1) Step away from the book for a while. That "quick" time out might be just what you need. Take a weekend off. Take a quick trip to the gym and work out. Give your mind a break.

2) Talk to other people. This is the benefit of a "GOOD" critique group. I stress good here because if you are all people who see things the same way, you will not get much out of this.

3) Try something COMPLETELY different. Pick up a different project to work on. Literally start the story over and see what happens. No, you don't have to finish that new project, but sometimes seeing things that way may work.

4) And finally, you HAVE TO BE OPEN TO CHANGE. This is the only way you will make it in the publishing field. People WILL have recommendations and you WILL NOT be able to have it your way all of the time (And this includes those of you who self-publish).

Sunday, February 10, 2019

Harlequin Historicals Are Often Over-looked - Big Mistake!!

I am often frustrated when I see lists of books that are considered "amazing reads for historical fiction." While I am in no way going to say these books are not good pieces of writing, my frustrations stems from the number of reviewers and "list creators" who exclude the great writing of the Harlequin Historical authors. 

These authors are really in a tough position. Let me explain.

First of all, they are not considered a "series romance." For those of you who read Romantic Times and saw those reviews, there was always a single page devoted to
series romance, such as those found in the other Harlequin lines. I get that. These stories do not follow a "series format" of a certain type of plot, character or setting. But, these books are NEVER considered "single title". In essence, they are in this grey area between series and single title. Tough to market something like this.

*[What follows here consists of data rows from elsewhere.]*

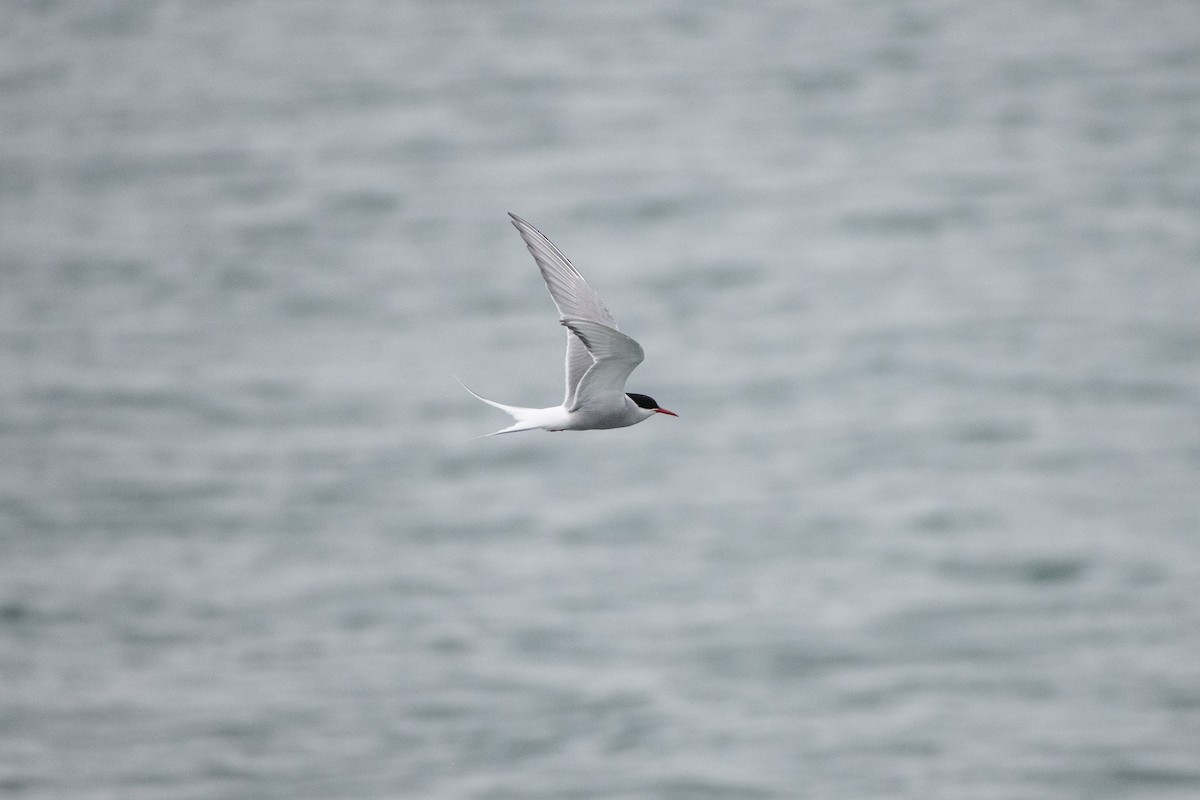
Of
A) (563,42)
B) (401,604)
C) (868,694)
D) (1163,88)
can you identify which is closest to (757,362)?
(401,604)

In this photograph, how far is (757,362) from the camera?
2494 inches

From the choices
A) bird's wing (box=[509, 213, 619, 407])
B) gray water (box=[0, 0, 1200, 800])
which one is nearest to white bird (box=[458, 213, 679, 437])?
bird's wing (box=[509, 213, 619, 407])

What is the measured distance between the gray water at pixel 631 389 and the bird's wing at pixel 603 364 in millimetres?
27744

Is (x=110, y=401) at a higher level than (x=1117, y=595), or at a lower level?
higher

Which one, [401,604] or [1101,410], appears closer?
[401,604]

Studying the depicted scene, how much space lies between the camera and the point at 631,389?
5284cm

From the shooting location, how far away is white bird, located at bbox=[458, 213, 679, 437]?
9891 mm

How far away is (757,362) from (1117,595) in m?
22.2

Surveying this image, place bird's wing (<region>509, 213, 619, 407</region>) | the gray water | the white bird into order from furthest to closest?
the gray water, bird's wing (<region>509, 213, 619, 407</region>), the white bird

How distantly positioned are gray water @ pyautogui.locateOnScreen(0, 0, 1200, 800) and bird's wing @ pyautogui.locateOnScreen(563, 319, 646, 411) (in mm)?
27744

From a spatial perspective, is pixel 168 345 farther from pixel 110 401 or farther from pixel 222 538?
pixel 222 538

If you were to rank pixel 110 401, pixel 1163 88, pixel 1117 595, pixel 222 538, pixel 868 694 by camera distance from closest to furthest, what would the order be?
pixel 868 694 → pixel 1117 595 → pixel 222 538 → pixel 110 401 → pixel 1163 88

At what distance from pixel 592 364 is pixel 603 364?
20.8 inches

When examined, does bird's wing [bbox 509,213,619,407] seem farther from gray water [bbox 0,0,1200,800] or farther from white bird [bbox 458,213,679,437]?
gray water [bbox 0,0,1200,800]
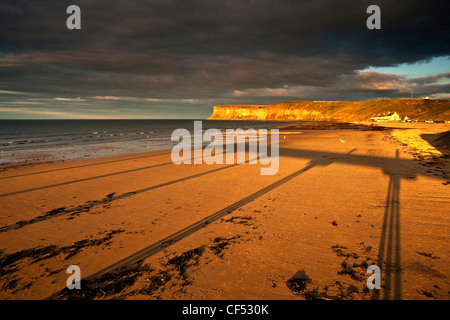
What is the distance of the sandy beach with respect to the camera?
4102mm

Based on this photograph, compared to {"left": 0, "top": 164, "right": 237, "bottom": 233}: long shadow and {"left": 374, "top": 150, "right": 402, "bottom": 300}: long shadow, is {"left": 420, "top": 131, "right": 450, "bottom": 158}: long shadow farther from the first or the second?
{"left": 0, "top": 164, "right": 237, "bottom": 233}: long shadow

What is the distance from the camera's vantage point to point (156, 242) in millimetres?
5688

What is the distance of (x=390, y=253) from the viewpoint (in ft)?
16.2

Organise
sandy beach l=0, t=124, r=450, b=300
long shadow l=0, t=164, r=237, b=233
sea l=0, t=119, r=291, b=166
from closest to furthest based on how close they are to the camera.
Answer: sandy beach l=0, t=124, r=450, b=300, long shadow l=0, t=164, r=237, b=233, sea l=0, t=119, r=291, b=166

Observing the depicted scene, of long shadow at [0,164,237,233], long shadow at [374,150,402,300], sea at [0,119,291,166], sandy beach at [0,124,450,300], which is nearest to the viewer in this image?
long shadow at [374,150,402,300]

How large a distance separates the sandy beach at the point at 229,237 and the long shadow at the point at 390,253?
23mm

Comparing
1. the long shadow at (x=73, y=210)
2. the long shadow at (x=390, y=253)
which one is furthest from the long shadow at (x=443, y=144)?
the long shadow at (x=73, y=210)

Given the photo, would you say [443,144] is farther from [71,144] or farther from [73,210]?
[71,144]

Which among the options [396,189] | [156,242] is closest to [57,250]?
[156,242]

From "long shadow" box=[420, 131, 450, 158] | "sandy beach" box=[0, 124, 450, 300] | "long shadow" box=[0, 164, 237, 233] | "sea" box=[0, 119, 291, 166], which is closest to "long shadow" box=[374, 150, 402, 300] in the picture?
"sandy beach" box=[0, 124, 450, 300]

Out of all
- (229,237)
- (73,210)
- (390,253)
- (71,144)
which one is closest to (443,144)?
(390,253)

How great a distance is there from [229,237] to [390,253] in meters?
3.87

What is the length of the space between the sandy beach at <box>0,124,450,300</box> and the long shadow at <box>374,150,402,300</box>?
23 mm
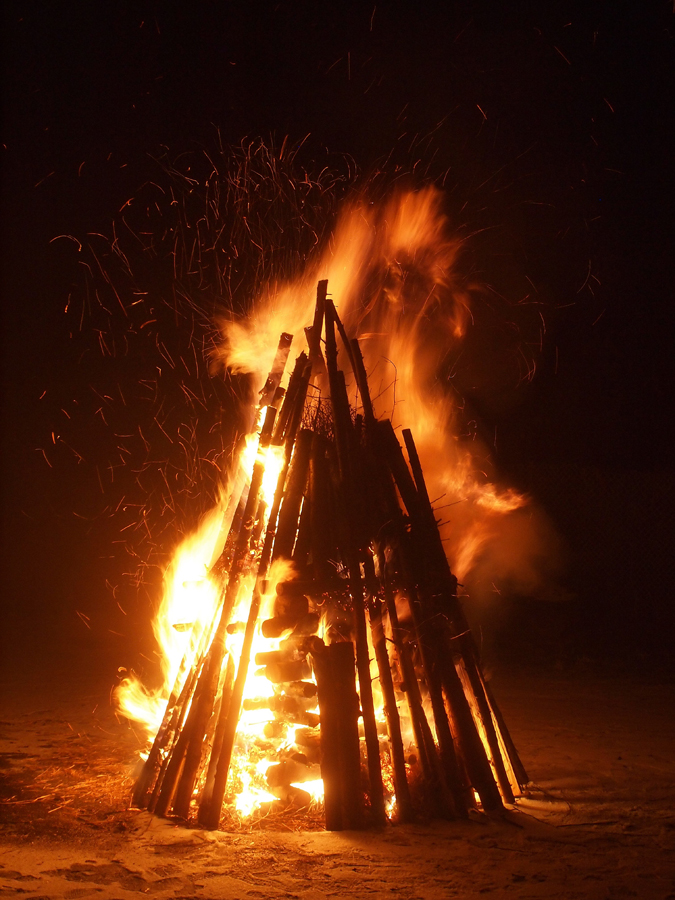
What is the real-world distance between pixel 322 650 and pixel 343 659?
15cm

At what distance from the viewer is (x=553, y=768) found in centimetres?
473

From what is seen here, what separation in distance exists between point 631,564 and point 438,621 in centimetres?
839

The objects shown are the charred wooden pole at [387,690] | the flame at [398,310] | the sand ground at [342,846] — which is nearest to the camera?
the sand ground at [342,846]

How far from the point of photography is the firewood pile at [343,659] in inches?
139

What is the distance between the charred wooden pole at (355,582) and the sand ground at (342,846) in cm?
29

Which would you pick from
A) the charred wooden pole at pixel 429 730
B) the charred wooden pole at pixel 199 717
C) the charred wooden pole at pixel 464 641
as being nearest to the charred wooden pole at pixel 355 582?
the charred wooden pole at pixel 429 730

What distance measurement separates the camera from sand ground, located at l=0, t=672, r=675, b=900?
269 centimetres

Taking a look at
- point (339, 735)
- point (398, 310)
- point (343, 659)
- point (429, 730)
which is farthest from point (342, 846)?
point (398, 310)

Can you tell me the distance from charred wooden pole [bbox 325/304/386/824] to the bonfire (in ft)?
0.04

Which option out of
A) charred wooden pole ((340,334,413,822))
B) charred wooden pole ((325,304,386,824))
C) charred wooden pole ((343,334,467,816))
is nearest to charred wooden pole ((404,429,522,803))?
charred wooden pole ((343,334,467,816))

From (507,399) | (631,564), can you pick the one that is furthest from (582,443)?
(631,564)

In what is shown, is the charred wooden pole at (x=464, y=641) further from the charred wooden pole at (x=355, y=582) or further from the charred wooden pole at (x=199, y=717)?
the charred wooden pole at (x=199, y=717)

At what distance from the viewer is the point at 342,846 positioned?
3.12 m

In any case, these books were put in with all of the other historical books (which they should be), but this is where the subjective nature of this business comes into play, and that is my second, and probably my largest frustration.

Too often, those reviewers and "list creators" will leave these books off due to one of two reasons.

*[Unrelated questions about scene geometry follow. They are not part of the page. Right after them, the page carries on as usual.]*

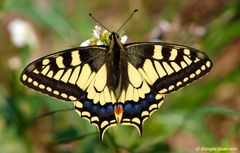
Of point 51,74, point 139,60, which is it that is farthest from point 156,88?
point 51,74

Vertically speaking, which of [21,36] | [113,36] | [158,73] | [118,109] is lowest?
[118,109]

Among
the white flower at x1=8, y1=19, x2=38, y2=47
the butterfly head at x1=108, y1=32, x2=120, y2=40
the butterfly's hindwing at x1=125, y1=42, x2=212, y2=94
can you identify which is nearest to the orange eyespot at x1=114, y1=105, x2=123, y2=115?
the butterfly's hindwing at x1=125, y1=42, x2=212, y2=94

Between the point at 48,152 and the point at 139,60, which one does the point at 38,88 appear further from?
the point at 48,152

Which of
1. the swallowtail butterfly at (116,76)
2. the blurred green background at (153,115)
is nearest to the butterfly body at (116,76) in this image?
the swallowtail butterfly at (116,76)

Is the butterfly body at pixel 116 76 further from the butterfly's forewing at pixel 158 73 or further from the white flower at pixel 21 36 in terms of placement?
the white flower at pixel 21 36

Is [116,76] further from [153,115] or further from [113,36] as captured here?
[153,115]

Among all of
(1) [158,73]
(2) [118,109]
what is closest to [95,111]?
(2) [118,109]

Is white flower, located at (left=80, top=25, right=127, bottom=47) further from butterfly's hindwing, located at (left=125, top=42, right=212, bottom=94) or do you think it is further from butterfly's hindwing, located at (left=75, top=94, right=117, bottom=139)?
butterfly's hindwing, located at (left=75, top=94, right=117, bottom=139)
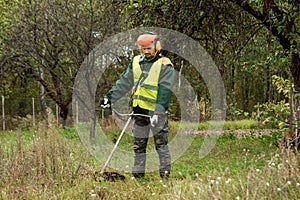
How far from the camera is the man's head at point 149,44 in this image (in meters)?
4.78

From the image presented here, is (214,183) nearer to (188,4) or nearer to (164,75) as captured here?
(164,75)

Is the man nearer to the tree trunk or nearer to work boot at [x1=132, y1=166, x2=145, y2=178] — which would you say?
work boot at [x1=132, y1=166, x2=145, y2=178]

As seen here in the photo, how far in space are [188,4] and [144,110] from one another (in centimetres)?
246

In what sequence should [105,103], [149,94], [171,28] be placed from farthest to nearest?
[171,28] < [105,103] < [149,94]

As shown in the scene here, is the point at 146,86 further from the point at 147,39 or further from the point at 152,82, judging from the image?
the point at 147,39

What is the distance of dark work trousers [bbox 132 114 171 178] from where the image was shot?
4.97 m

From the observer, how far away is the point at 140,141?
16.7 feet

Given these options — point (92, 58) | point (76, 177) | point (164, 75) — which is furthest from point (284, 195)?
point (92, 58)

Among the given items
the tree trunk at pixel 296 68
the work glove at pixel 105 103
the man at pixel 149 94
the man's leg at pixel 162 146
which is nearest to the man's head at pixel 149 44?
the man at pixel 149 94

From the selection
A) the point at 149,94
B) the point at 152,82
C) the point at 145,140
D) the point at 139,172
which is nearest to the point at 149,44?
the point at 152,82

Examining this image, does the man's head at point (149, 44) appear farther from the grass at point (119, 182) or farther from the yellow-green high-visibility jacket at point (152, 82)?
the grass at point (119, 182)

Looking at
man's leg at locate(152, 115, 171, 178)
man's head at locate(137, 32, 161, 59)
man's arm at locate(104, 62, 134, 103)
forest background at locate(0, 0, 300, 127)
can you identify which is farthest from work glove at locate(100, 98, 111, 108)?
forest background at locate(0, 0, 300, 127)

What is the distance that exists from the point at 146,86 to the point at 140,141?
0.75 meters

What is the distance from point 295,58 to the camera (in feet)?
23.7
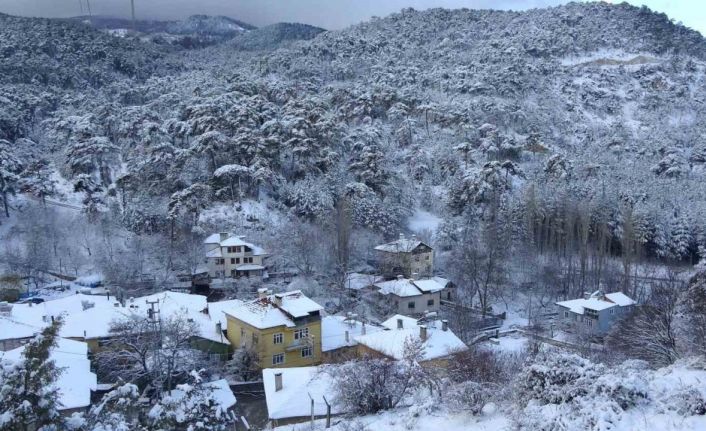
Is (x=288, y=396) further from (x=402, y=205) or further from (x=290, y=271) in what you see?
(x=402, y=205)

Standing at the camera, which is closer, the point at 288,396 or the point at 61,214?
the point at 288,396

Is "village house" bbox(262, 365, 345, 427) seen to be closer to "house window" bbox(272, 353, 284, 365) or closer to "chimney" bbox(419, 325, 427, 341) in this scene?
"chimney" bbox(419, 325, 427, 341)

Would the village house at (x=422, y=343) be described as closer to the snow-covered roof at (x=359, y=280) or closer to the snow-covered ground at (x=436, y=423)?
the snow-covered ground at (x=436, y=423)

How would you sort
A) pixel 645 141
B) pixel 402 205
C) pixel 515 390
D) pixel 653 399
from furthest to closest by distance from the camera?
pixel 645 141 < pixel 402 205 < pixel 515 390 < pixel 653 399

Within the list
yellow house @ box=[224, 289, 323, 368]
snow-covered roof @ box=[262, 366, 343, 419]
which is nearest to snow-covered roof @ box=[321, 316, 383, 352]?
yellow house @ box=[224, 289, 323, 368]

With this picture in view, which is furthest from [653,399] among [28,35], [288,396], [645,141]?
[28,35]
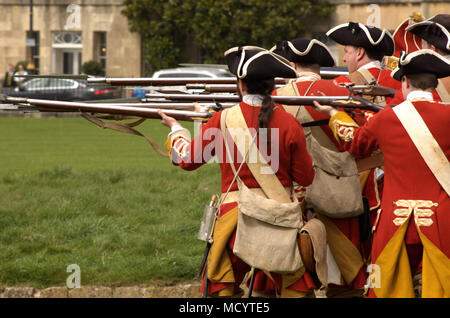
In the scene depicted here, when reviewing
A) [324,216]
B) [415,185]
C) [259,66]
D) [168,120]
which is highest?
[259,66]

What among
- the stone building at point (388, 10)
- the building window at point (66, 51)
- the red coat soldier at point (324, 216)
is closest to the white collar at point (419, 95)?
the red coat soldier at point (324, 216)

The first being that they are simply "just Harlequin books." Um, no. Just because these books are published by Harlequin does not put them into that series format. These books have the same amount of depth the other stories have, and frankly, often have a lot more depth of storytelling in that 70,000-75,000 word format. Pick up many of the "single title books" and these stories are nothing more than 90,000+ word count of the plots that lack depth and become repetitive. But, since they are in that "larger format" they are somehow considered stronger pieces of writing.

Consider the following authors with great depth of storytelling..
Marguerite Kaye
Sophia James
Bronwyn Scott
Michelle Style







The second issue stems from distribution and sales. Again, these list creators often look at the $$$$. They look at sales. Harlequin had to make some tough decisions during that last recession due to a lack of "shelf space" at the bookstores (what bookstores there were left). The historical authors fell victim to this and now their books could only be found online and NOT in the North American market. These authors just lost a huge market of readers.  Just recently, they have made some pushes to put "some" books out on the shelves, but even then, these authors still struggle due to a lack of market. 

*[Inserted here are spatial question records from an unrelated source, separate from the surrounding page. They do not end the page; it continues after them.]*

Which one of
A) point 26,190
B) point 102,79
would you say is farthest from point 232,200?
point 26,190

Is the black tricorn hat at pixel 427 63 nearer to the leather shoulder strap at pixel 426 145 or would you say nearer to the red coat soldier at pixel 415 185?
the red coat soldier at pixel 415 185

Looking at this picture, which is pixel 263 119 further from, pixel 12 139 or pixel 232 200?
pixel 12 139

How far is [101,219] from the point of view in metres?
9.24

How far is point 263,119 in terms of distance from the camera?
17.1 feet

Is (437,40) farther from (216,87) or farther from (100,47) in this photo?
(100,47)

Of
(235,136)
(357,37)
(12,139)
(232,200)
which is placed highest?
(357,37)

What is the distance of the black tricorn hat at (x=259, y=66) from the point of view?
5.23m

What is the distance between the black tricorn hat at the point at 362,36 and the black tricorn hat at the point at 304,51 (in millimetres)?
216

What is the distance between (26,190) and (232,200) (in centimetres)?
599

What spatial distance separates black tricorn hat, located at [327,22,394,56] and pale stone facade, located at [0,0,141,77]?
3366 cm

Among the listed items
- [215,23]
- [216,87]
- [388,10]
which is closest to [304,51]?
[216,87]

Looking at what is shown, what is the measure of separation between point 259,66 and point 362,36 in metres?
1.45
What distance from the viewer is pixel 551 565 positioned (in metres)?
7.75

But here is the thing. These authors CAN and DO produce. 

First, they are able to do in a smaller word count what it takes these single title authors an additional 20,000+ words to do. These authors "need an additional 5-6 chapters? 

Single title authors might be lucky to produce 2 books a year. Historical authors? 3-4 and even throwing in a novella or two with collaborations. These authors also continue to fight for every ounce of space and marketing they can muster! They work as a unified force to promote each other's books. They push with huge marketing campaigns TOGETHER to get those sales up.

So, if you are 1) A Reviewer; 2) A list creator or 3) Just a reader, I DARE you, I CHALLENGE you to pick up and read one. You might surprise yourself!